# PowerDVD Ultra Not playing few Blu-ray dvds



## suraswami (Jan 22, 2008)

Yesterday I was trying to play 2 blu-ray 
movies 
1. Live Free Die Hard 
2. Premonition 

Both the above titles played only till 
the beginning of menu and then just 
blank screen or some error 01222. 

I have updated the latest Drivers from 
NVidia and have latest patches for PowerDVD ultra.

LG BD/HDDVD rom GGC-H20L + ECS 
NForce6M-A + AMD AM2 Athlon 64 X2 4800 
+ 2GB ram + EVGA 8600GT 512MB HDCP 
Compliant. 

I played Ocean's Thirteen HDDVD no issues.  All the HD DVD titles I played had no issues.  Only Blu-ray is having issues.  Few days ago I rented Pirates of the Caribean - Worlds end.  Same issue.  It played and stopped in the middle.  And never wanted to start playing again.

Anybody else having similar issues.  Any solution to this issue?

Thanks for the help.


----------



## suraswami (Jan 23, 2008)

No body uses PowerDVD ultra?  Many same as me helpless?


----------



## ktr (Jan 23, 2008)

Did you set your region to that of the movie?


----------



## Frogger (Jan 23, 2008)

codec issue have a look at the info tools  http://www.matroska.org/downloads/windows.html


----------



## cx72go (Feb 3, 2008)

suraswami said:


> Yesterday I was trying to play 2 blu-ray
> movies
> 1. Live Free Die Hard
> 2. Premonition
> ...




I have the same problem; I just installed an LG (GGW-H20L) internal Blu-ray combo drive to my home theater PC. I rented Live Free or Die Hard it played all the preview stuff but when the menu for the main movie I guess all I heard was sound but no movie. I thought I installed it wrong so I purchased a HD-DVD and it worked fine so not sure what to do now. The software that came with the player is Power DVD Ultra.
Any help is always appreciated.
Thanks JD


----------



## suraswami (Feb 4, 2008)

Problem solved. Here is what happened.

PowerDVD OEM has 2 patches to be installed. So I thought there is something to do with the patches. So I uninstalled completely. Cleaned/removed my HDD for tmp files. Re-booted the machine. Installed the OEM version once again. Then it prompted for 2 patches. I didn't install the first patch, instead went for the latest patch and that solved the problem. Earlier what I did was install first patch and then install second patch. I think that screwed me. SO DO NOT INSTALL THE FIRST PATCH. WAIT FOR THE SOFTWARE TO PROMPT FOR SECOND PATCH AND INSTALL IT. THE PATCH SHOULD BE CALLED "PowerDVD_73.exe". DO NOT INSTALL "CyberLink_PowerDVD_73.exe". IF YOU DO IT WILL F... U ANA...

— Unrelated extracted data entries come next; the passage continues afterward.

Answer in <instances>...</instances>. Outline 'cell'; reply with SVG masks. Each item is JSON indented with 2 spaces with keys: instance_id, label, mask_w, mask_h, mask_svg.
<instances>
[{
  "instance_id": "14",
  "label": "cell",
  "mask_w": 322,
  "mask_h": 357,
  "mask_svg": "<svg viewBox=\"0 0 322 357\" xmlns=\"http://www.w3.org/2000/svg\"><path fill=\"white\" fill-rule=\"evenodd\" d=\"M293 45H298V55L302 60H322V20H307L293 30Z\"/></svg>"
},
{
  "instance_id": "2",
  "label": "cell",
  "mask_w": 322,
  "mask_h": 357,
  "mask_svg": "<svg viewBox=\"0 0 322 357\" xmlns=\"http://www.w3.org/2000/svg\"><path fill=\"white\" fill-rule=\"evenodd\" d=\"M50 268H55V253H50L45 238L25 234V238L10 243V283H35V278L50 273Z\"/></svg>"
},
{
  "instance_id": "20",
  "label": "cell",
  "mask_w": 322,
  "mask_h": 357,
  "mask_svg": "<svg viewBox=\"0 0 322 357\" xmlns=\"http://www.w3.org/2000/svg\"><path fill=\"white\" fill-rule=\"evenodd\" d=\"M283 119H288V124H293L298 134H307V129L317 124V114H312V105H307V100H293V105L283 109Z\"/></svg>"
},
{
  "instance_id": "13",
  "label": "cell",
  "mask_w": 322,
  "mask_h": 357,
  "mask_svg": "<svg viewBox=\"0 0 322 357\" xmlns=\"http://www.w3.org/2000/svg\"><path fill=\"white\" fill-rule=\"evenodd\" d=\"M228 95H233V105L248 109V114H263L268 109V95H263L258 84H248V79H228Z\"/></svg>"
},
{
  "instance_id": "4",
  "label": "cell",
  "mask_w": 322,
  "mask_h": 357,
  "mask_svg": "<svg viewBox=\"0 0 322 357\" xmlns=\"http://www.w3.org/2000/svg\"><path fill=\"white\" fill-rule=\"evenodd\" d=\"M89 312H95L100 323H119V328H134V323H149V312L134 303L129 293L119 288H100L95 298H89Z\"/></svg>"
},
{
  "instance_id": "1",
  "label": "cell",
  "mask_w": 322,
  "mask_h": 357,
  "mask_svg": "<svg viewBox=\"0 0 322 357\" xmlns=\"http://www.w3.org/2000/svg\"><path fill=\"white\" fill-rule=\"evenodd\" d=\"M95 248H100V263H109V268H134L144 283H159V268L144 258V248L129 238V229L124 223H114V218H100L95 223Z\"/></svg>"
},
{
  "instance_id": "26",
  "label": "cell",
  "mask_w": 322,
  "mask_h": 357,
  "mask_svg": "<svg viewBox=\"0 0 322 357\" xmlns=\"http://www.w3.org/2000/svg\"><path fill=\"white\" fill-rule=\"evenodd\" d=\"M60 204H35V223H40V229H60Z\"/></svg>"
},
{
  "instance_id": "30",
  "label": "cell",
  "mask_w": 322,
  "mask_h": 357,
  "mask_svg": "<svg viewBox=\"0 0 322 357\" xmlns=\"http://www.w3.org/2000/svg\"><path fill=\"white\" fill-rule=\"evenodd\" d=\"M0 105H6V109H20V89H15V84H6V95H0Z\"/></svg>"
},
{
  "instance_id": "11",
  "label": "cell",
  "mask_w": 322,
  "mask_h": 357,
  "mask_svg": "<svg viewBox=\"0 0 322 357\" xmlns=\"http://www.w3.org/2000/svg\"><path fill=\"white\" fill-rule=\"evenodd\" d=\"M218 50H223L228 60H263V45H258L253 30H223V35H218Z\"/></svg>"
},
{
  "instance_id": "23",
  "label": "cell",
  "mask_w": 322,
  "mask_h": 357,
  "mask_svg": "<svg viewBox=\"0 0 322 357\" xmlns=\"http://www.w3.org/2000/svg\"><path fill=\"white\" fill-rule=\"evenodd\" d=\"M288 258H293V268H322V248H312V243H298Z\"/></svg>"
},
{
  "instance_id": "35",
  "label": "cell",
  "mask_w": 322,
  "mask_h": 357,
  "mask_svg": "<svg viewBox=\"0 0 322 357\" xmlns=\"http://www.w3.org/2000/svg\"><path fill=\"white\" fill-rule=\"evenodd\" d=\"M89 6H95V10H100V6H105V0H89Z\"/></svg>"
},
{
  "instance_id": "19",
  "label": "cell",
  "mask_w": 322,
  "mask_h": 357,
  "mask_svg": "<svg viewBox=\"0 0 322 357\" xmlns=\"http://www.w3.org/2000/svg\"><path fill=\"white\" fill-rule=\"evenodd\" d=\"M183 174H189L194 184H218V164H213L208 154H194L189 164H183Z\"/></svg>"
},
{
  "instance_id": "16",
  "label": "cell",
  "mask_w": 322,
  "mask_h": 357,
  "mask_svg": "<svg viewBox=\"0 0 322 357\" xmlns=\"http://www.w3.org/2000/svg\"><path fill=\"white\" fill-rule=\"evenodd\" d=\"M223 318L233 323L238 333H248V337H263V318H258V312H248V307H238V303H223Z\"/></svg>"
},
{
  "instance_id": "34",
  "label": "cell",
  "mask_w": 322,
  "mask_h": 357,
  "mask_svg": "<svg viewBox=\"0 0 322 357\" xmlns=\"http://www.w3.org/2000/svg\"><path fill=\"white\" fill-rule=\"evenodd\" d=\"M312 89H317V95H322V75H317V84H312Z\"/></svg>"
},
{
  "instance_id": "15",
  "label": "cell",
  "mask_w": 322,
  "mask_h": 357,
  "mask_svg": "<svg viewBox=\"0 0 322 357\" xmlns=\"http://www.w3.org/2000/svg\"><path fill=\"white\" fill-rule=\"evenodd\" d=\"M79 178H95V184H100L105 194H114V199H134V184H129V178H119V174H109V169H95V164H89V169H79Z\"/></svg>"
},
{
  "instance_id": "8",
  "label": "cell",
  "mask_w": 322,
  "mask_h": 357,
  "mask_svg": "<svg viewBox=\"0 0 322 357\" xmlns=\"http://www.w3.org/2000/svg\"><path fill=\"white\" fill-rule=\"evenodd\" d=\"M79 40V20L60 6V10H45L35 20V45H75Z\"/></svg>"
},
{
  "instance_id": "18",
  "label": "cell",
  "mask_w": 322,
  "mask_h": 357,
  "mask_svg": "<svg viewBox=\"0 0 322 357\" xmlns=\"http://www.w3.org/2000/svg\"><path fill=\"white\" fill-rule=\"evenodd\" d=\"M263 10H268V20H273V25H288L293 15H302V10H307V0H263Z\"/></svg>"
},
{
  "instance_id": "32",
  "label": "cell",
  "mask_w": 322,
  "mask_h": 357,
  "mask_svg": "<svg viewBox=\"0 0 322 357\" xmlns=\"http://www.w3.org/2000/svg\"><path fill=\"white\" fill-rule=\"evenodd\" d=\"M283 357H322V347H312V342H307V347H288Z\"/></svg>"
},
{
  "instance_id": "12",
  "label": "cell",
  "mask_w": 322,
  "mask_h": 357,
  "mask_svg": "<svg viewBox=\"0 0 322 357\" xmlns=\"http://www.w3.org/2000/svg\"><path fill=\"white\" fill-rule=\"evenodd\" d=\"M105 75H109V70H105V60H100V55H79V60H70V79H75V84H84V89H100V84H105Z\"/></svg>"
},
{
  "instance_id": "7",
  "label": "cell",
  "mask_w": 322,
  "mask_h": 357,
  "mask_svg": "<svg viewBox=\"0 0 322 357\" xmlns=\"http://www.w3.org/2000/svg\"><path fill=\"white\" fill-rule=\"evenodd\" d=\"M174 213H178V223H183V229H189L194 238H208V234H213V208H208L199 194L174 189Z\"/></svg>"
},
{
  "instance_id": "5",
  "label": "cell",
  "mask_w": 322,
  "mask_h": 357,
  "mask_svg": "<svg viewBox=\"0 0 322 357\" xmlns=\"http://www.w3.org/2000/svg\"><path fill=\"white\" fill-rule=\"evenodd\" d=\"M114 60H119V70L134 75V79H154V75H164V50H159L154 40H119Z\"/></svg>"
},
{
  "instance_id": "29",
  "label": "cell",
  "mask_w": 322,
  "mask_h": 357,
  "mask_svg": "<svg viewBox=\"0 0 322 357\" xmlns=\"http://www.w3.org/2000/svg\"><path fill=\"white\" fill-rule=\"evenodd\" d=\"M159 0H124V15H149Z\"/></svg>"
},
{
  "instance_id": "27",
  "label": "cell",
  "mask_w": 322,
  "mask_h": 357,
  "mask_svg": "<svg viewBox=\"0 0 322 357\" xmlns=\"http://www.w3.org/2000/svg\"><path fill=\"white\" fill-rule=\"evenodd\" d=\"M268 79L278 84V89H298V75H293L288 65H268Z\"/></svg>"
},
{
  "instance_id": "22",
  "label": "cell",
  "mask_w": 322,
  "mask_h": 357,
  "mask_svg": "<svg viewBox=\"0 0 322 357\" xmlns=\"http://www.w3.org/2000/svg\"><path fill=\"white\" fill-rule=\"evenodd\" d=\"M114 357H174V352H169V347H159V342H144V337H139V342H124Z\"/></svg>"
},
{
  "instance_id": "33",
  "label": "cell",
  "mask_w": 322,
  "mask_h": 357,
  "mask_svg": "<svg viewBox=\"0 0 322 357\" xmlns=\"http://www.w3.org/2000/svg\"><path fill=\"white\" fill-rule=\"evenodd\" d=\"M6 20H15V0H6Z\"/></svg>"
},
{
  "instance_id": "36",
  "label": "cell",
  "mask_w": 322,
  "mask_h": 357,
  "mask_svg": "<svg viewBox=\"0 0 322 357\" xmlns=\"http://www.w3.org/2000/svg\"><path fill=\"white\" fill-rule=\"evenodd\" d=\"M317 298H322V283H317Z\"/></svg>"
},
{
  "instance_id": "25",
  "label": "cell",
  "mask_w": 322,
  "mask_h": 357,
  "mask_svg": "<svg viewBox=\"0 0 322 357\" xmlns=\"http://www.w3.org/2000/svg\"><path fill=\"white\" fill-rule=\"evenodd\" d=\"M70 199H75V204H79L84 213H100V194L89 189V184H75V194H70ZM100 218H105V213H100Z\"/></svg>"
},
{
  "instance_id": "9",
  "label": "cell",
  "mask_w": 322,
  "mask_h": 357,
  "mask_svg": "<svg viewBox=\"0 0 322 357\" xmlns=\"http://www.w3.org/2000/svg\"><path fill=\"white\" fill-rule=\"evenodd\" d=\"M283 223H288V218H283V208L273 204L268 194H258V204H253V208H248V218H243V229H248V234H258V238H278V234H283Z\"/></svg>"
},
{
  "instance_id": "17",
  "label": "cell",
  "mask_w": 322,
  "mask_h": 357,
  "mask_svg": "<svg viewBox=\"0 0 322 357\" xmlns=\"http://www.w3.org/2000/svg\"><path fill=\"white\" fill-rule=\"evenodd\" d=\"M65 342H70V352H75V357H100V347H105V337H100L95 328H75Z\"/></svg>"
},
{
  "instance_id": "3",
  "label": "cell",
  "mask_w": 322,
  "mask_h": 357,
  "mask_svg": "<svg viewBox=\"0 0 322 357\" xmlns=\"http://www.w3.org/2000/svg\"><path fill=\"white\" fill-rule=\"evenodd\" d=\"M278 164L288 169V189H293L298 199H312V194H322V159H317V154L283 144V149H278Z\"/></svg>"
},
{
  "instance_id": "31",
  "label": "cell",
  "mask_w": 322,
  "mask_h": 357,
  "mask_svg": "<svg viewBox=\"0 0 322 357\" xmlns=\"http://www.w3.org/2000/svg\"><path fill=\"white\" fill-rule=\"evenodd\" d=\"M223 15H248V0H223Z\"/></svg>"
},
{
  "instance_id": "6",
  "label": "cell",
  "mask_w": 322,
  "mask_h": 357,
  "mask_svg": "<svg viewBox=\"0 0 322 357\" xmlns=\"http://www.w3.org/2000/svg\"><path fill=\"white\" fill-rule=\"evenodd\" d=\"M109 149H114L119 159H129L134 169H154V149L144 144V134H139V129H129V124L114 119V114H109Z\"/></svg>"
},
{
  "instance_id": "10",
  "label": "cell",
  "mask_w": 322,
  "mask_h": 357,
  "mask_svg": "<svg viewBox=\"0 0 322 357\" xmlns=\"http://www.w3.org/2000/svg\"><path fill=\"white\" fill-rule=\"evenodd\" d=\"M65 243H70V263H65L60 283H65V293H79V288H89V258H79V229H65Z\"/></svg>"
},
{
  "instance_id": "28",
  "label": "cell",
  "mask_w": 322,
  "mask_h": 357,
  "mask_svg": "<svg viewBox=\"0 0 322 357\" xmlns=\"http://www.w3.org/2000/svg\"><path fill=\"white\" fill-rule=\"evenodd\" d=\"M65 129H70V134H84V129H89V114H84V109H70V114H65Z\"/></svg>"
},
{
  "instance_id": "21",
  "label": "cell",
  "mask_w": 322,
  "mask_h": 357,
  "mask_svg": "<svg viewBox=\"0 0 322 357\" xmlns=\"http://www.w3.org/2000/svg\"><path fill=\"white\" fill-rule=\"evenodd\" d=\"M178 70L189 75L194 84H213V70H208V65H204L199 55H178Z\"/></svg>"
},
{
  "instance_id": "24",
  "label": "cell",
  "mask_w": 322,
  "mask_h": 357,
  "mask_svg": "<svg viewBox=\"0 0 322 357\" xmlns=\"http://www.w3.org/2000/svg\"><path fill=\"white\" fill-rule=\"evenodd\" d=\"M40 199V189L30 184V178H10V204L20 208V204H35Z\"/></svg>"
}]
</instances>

The above is from one of my earlier threads.  I did the opposite and it played Shooter Blu-ray movie which also gave me the same error as die hard.  Basically I uninstalled PowerDVD and installed it with CyberLink_PowerDVD_73.exe and everything is fine.  Even SPDIF is working fine now.  Basically they are hopeless software coders I think.  But their customer support is good.


----------